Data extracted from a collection
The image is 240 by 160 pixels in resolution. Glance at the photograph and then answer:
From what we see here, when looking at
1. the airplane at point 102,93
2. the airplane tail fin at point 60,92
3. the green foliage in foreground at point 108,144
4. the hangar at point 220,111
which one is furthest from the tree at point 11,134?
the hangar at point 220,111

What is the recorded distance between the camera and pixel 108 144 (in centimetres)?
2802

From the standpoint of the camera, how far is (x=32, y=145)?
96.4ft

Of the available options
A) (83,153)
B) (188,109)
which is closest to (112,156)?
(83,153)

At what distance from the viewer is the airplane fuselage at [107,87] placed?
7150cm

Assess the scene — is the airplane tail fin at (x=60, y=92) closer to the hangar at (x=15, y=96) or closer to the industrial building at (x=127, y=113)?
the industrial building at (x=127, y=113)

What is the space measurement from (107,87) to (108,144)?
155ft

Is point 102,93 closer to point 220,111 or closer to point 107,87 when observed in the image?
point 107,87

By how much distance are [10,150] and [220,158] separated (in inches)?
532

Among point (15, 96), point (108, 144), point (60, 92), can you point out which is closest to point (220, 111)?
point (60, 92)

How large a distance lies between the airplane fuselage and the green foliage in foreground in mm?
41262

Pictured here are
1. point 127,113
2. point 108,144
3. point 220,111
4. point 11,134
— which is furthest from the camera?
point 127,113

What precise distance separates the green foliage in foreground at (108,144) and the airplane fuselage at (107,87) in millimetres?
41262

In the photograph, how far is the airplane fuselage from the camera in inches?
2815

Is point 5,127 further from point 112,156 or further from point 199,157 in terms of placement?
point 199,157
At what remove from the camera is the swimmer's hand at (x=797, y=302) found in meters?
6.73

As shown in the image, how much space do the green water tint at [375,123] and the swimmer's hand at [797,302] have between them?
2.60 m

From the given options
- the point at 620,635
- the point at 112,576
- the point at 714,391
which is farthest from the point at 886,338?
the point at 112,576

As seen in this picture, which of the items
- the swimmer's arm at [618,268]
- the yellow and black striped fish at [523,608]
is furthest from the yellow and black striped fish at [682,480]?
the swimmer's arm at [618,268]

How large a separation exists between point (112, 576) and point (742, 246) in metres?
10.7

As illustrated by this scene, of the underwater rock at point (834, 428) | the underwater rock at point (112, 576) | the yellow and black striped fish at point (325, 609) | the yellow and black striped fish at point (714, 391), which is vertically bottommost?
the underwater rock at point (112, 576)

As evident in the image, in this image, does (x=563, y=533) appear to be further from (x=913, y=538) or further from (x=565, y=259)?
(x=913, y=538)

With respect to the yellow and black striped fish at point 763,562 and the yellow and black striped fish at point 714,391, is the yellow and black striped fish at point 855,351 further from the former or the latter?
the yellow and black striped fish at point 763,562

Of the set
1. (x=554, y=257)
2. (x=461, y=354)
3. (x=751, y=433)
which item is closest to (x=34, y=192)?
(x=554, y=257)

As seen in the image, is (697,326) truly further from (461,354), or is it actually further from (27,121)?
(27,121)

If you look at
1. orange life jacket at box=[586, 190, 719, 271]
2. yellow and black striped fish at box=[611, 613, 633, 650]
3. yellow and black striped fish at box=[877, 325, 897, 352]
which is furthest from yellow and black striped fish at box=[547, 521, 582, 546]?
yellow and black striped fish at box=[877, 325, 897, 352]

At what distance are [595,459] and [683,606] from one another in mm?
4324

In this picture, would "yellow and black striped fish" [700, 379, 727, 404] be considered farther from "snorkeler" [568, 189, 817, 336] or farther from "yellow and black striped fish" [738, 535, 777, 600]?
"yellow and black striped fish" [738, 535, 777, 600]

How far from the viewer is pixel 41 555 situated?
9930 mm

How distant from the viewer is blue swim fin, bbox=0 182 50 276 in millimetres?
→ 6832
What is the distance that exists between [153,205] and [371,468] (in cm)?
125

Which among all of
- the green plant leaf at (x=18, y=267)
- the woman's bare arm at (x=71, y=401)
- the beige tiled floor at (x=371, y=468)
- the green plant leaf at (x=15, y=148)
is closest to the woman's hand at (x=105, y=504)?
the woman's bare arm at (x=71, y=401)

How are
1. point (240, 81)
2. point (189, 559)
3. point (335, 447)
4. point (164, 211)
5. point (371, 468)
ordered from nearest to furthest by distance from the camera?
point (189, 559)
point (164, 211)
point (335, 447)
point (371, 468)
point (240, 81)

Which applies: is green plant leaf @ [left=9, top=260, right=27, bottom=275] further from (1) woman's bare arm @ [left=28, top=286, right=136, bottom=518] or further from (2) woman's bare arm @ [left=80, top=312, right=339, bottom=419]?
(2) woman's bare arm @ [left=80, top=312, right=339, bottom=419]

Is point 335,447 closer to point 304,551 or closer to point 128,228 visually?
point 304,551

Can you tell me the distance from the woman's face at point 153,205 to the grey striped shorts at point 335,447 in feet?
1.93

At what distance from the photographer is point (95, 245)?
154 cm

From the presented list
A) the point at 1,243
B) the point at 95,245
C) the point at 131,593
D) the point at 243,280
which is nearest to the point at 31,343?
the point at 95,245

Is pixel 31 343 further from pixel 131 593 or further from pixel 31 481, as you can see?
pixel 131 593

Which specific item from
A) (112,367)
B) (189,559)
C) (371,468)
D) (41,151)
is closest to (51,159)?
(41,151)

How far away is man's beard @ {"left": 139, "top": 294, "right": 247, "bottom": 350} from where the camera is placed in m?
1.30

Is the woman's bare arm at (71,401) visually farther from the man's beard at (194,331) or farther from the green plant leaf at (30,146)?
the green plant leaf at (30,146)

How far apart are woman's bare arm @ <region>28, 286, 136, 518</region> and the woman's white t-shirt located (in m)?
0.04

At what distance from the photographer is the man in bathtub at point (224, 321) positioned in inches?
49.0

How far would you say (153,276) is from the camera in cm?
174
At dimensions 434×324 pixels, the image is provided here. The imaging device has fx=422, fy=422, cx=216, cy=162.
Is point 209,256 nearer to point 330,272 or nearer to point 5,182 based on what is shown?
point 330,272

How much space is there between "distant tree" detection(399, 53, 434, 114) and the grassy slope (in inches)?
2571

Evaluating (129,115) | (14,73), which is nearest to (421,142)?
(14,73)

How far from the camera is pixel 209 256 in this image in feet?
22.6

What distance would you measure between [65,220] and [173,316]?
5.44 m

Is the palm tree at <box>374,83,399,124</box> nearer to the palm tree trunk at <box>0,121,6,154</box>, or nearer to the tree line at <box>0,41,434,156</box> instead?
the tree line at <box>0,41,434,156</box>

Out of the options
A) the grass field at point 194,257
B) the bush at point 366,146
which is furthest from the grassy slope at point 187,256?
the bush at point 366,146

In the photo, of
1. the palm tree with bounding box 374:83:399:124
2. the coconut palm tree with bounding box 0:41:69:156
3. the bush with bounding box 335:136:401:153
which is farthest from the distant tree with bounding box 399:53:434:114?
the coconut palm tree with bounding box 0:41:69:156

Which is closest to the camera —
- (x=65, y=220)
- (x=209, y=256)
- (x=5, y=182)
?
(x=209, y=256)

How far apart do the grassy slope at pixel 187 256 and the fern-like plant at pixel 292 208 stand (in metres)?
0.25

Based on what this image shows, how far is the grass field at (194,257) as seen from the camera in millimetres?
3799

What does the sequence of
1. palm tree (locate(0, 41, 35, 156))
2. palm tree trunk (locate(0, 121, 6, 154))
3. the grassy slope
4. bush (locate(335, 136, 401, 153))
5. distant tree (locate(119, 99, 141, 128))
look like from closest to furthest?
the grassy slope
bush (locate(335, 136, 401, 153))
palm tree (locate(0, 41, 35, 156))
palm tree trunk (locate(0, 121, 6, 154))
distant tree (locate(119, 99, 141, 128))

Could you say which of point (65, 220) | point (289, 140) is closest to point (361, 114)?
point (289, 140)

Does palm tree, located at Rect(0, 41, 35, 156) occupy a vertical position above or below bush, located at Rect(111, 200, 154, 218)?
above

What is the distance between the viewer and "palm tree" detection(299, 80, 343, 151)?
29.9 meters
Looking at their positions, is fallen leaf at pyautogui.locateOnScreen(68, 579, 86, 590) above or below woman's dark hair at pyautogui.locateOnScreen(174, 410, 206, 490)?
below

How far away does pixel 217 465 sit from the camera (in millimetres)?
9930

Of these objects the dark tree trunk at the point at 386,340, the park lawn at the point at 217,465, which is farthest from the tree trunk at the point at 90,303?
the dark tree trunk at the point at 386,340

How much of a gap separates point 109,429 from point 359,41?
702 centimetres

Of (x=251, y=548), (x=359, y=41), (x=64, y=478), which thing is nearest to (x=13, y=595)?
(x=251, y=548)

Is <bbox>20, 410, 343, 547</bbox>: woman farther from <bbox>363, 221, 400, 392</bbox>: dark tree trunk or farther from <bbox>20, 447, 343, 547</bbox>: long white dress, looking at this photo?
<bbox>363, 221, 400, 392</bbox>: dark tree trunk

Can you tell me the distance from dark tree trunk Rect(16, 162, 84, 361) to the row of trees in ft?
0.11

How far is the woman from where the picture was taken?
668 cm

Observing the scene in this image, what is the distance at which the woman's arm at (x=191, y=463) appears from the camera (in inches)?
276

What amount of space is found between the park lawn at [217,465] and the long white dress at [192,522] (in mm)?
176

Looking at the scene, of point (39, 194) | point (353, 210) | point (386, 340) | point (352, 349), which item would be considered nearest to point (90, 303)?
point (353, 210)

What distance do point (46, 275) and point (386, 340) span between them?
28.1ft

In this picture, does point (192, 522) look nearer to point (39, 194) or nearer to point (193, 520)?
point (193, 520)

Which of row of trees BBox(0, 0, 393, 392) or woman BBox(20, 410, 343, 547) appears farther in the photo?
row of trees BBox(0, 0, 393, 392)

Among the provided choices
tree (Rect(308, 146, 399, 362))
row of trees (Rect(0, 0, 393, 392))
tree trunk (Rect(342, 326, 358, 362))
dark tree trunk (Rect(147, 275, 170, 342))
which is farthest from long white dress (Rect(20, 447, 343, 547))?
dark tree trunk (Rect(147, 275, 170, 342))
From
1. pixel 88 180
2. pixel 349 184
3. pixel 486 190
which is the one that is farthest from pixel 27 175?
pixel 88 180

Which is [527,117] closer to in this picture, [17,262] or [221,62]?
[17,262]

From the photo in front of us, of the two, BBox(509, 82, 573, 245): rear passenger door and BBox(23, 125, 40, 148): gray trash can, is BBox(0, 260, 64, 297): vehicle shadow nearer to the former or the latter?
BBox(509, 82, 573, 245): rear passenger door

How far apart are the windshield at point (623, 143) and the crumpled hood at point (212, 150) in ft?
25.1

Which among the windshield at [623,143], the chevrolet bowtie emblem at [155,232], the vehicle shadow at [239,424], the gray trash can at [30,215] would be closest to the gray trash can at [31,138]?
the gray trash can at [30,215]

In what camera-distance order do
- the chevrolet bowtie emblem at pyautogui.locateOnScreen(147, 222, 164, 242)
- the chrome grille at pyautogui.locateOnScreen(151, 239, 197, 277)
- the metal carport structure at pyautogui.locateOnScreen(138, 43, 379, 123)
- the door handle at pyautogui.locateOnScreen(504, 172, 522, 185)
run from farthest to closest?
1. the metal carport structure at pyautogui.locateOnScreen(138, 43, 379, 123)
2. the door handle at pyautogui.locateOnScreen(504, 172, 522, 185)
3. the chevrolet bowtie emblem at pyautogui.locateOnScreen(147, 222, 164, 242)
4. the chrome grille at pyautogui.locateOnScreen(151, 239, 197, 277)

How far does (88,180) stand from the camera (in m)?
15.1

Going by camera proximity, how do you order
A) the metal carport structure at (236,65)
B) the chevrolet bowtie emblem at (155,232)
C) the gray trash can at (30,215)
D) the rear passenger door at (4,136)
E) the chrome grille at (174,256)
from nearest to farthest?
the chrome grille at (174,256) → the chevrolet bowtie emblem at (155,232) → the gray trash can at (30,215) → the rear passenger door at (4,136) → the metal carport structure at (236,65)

** THE TASK **
From the line containing "How far does" through the final line of the listing above, retype every line exactly; leave out everything else.

** EXERCISE OUTPUT **
How far does (88,180) stand from the camera (in m)?
15.1

Going by camera proximity, how do you order
A) the metal carport structure at (236,65)
B) the chevrolet bowtie emblem at (155,232)
C) the gray trash can at (30,215)
D) the rear passenger door at (4,136)
E) the chrome grille at (174,256)
from nearest to farthest?
the chrome grille at (174,256) → the chevrolet bowtie emblem at (155,232) → the gray trash can at (30,215) → the rear passenger door at (4,136) → the metal carport structure at (236,65)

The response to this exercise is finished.